De nombreuses méthodologies ont été appliquées pour étudier les fonctions biologiques des MC9-13. De nombreux groupes se sont concentrés sur des approches in vitro utilisant soit des lignées cellulaires (telles que les lignées MC humaines HMC114 ou LAD215,16),des MC dérivées in vitro (telles que les MC17dérivées du sang périphérique humain, ou des MC cultivés dérivés de la moelle osseuse de souris [BMCMC]18,des MC cultivés dérivés de la peau fœtale [FSCMC]19 et des MC dérivés de cellules péritonéales [PCMC]20) ou des MC isolés ex vivo provenant de différents sites anatomiques. Tous ces modèles sont largement utilisés pour étudier les détails moléculaires de la biologie de MC, tels que les voies de signalisation impliquées dans l’activation de MC. Cependant, un aspect important de la biologie des MC est que leurs caractéristiques phénotypiques et fonctionnelles(par exemple,la teneur en protéase des granules cytoplasmiques ou la réponse à différents stimuli) peuvent être modulées par localisation anatomique et microenvironnement2,7. Étant donné que le mélange exact de tels facteurs rencontrés in vivo peut être difficile à reproduire in vitro,nous privilégions l’utilisation d’approches in vivo pour obtenir des informations sur les fonctions des MC9.

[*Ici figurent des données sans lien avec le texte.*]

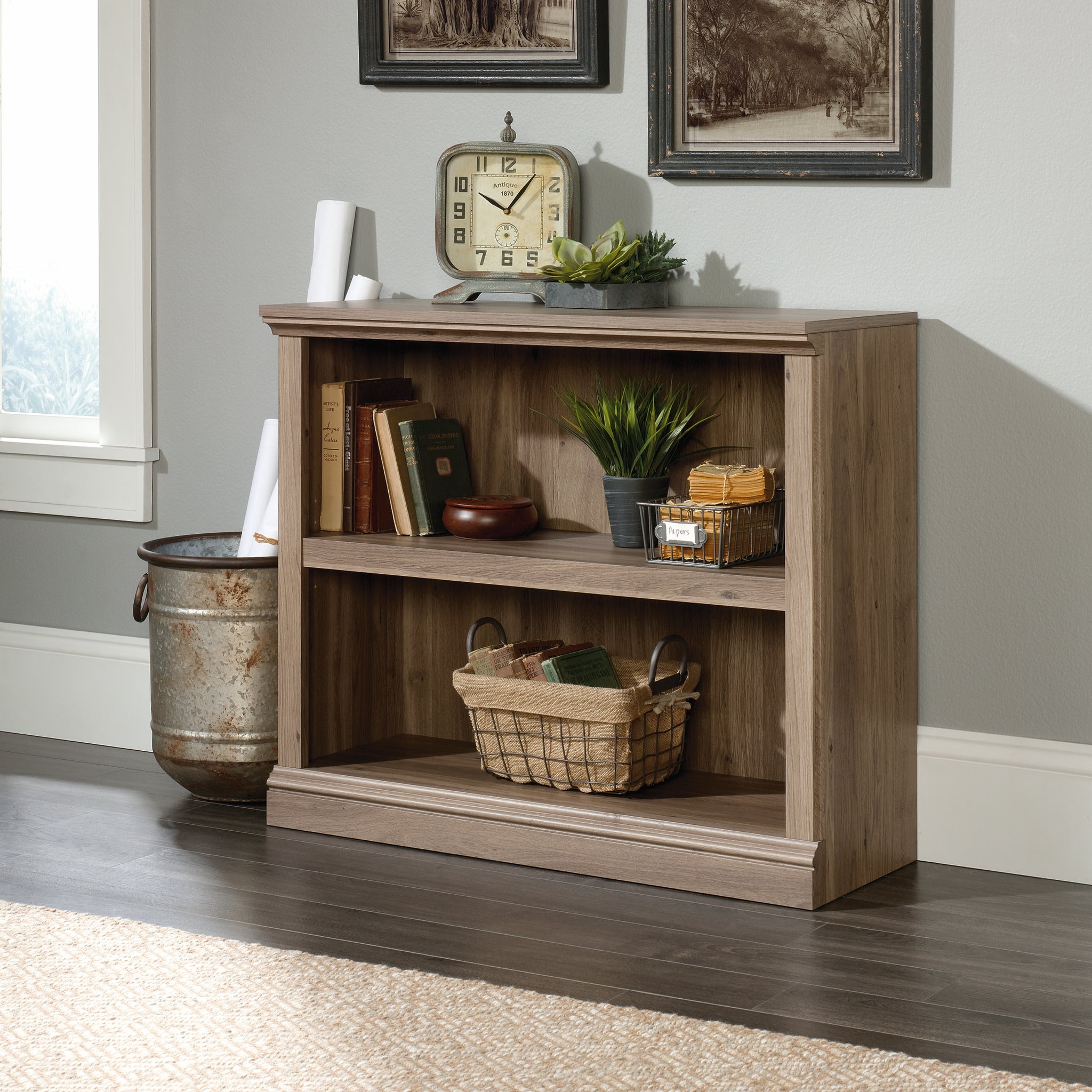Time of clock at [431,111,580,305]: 10:06
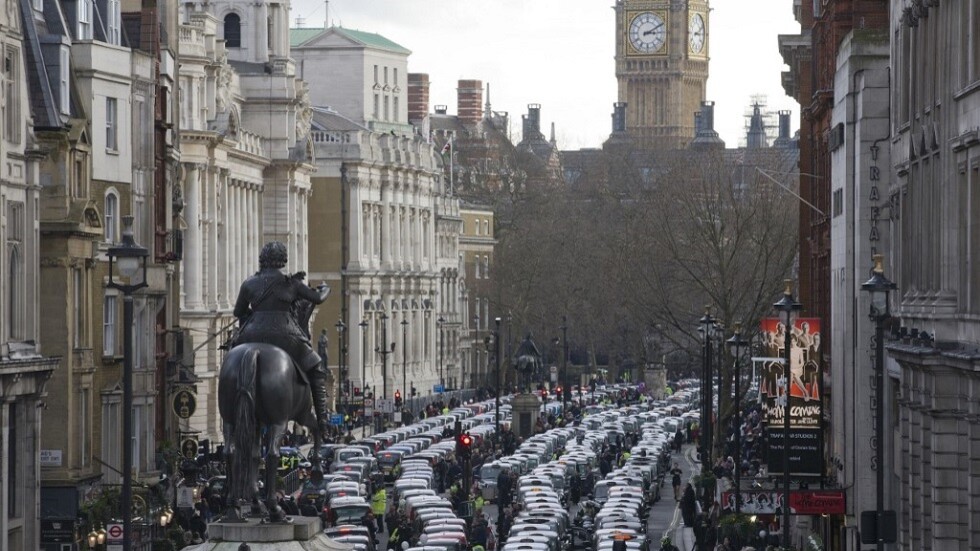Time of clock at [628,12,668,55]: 3:10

Il existe plusieurs souches de souris présentant une déficience génétique en MC, telles que les souris WBB6F1-Kit W/W-v ou C57BL/6-Kit W-sh/W-sh largement utilisées. Ces souris manquent d’expression et/ou d’activité de KIT (CD117), le récepteur du principal facteur de cellules souches de facteur de croissance MC (SCF)21,22. En conséquence, ces souris ont un déficit profond en MC mais ont également des anomalies phénotypiques supplémentaires liées à leurs mutations c-kit (chez les souris WBB6F1-Kit W/W-v) ou aux effets de la grande inversion chromosomique qui entraîne une réduction de l’expression duc- kit (chez les souris C57BL/6- Kit W-sh/W-sh) 9,10,12,23. Plus récemment, plusieurs souches de souris présentant un déficit constitutif indépendant de MC enc- kitont été signalées24-26. Toutes ces souris et quelques nouveaux types supplémentaires de souris inductibles mc-déficientes ont été récemment examinés en détail9,10,13.
Ici, nous décrivons des méthodes pour la génération de MCs cultivés moelle-dérivés de souris (BMCMCs), leur transfert adoptif dans les souris MC-déficientes, et l’analyse des nombres et de la distribution de MCs adoptivement transférés à différents emplacements anatomiques. Cette méthode dite de « mastocyte knock-in » peut être utilisée pour évaluer les fonctions des MC et des produits dérivés de MC in vivo. Nous discutons des avantages et des limites de cette méthode, à la lumière des approches alternatives qui ont été développées ces dernières années.